Document passage:
-- Opening Marker --

But she added that these volume increases had not been sufficient to allow real progress in linking overseas development aid with our GNP target. "We are respectable and doing well but there has never been a better time to do it than now." She said while a lot had been achieved in the past 26 years the needs and challenges for development were alarming.

"We are living in a world where 1.3 billion people still live on less than $1 a day, where 12 million children die before their fifth birthday, where 34.3 million people are infected with the HIV virus and 13 million AIDS orphans are left to fend for themselves.

"Today 21 million people are displaced by civil war, disease, famine and ecological disasters. But, rather than being daunted by the scale and depth of these challenges, we press on sure in the knowledge that our aid is making a difference to the lives of many."

Ms O'Donnell said she would continue to press for a complete overhaul of the EU development aid programme where accumulated unspent balances of billions of euros were a testament to the programme's failures.

-- Closing Marker --

Dataset excerpts:
-- Opening Marker --

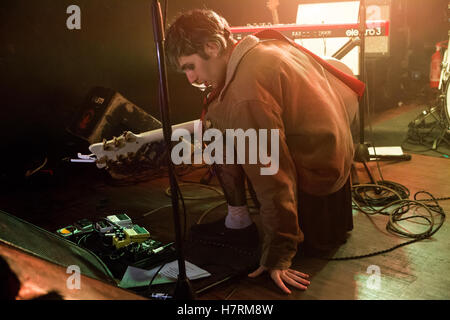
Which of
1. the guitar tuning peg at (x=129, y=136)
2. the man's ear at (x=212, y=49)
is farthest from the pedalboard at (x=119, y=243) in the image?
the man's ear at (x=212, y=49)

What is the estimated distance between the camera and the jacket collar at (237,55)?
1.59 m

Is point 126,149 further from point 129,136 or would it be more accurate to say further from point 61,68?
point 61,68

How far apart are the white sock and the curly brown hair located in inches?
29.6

-- Closing Marker --
-- Opening Marker --

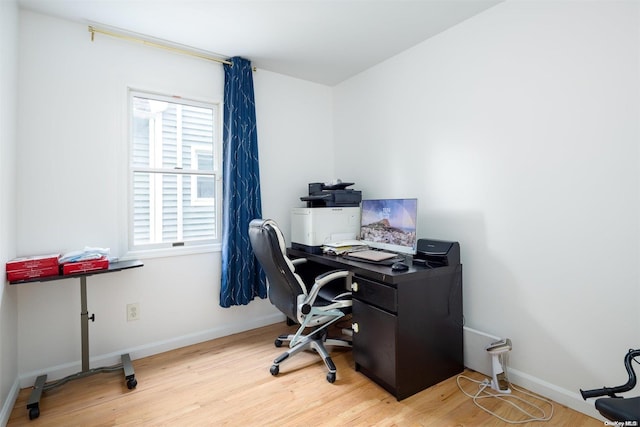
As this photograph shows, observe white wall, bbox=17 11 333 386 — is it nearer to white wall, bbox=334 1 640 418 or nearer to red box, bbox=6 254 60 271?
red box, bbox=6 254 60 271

-- Closing Marker --

Task directions:
In the development aid passage, how many people are described as displaced by civil war, disease, famine and ecological disasters?

Solution:
21 million people.